-- QUOTED TEXT --
## begin
Ionic bonding, also known as electrovalent bonding occurs between two atoms, such that one of them is readily able to lose electrons (atom of low ionization energy and high electropositivity) to form positively charged ion which is isoelectronic with the inert gases, while the other readily accepts the lost electrons (atom of high electron affinity and high electronegativity) to form negatively charged ion which is isoelectronic with the noble gases.

The two charged particles are then held together by strong electrostatic force of attraction (this is the bond) to form the compound, which is ionic. This type of bonding is formed between metal atoms (members of groups IA, IIA and IIIA) and atoms of non - metals (groups VA, VIA and VIIA).

For example:

1. Formation of NaCl: An atom of Na (group IA) of electronic configuration 1s22s22p63s1 can easily lose the one electron in its outermost shell, i.e., 3s1 to become isoelectronic with the inert gases, i.e., 1s22s22p6 and thus be stable. Na → Na+ + e-

An atom of Cl (group VIIA) of electronic configuration 1s22s22p63s23p5 can easily gain the electron to add to the seven already in its outermost shell, i.e., 3s23p5 to become isoelectronic with the inert gases, i.e., 1s22s22p63s23p6 and thus be stable.
## end
-- MATERIAL SHOWN --
## begin
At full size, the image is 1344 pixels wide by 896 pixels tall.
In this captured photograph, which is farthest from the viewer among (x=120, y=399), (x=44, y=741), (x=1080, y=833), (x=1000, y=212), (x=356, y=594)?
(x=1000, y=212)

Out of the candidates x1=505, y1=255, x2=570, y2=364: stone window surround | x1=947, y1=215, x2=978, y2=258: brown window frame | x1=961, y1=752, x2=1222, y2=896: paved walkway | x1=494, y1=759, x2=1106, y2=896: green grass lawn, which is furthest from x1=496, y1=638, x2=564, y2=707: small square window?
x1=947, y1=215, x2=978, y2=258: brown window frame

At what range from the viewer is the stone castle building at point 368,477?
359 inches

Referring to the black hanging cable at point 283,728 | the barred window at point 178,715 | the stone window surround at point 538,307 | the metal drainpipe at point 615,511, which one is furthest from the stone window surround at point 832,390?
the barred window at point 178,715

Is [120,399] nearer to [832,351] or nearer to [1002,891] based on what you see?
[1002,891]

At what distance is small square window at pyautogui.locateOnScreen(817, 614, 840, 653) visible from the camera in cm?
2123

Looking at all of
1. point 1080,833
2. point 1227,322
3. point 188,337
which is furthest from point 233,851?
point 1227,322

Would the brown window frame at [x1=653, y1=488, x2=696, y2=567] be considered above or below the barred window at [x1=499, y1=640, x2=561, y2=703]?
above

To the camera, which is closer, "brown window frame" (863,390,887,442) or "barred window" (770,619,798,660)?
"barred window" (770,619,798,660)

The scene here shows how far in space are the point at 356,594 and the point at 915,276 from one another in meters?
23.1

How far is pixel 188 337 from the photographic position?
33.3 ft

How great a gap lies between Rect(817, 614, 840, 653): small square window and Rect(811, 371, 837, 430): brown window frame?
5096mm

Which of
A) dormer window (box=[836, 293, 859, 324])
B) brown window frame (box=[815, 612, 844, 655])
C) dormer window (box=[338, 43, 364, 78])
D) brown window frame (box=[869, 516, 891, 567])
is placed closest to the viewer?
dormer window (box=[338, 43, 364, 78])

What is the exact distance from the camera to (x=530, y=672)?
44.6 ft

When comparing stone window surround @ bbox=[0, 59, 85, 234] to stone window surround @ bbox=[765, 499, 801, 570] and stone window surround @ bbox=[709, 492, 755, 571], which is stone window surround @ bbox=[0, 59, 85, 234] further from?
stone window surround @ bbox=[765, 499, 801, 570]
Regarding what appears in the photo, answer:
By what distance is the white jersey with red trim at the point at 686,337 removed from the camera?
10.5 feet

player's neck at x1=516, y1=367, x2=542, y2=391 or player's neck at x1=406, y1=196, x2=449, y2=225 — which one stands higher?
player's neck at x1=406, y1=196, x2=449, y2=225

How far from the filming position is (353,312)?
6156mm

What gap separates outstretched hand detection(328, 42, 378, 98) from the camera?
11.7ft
## end
-- THINGS TO DO --
a: Repeat the ionic bonding passage word for word, from "The two charged" up to and including "VIA and VIIA).".
b: Answer these from the ionic bonding passage:
(i) What other name does it give for ionic bonding?
(ii) Which groups of metal atoms does it say form this type of bonding?
(iii) Which group does it place the Cl atom in?

-- COMPLETED EXERCISE --
a:
The two charged particles are then held together by strong electrostatic force of attraction (this is the bond) to form the compound, which is ionic. This type of bonding is formed between metal atoms (members of groups IA, IIA and IIIA) and atoms of non - metals (groups VA, VIA and VIIA).

b:
(i) Electrovalent bonding
(ii) Groups IA, IIA and IIIA
(iii) Group VIIA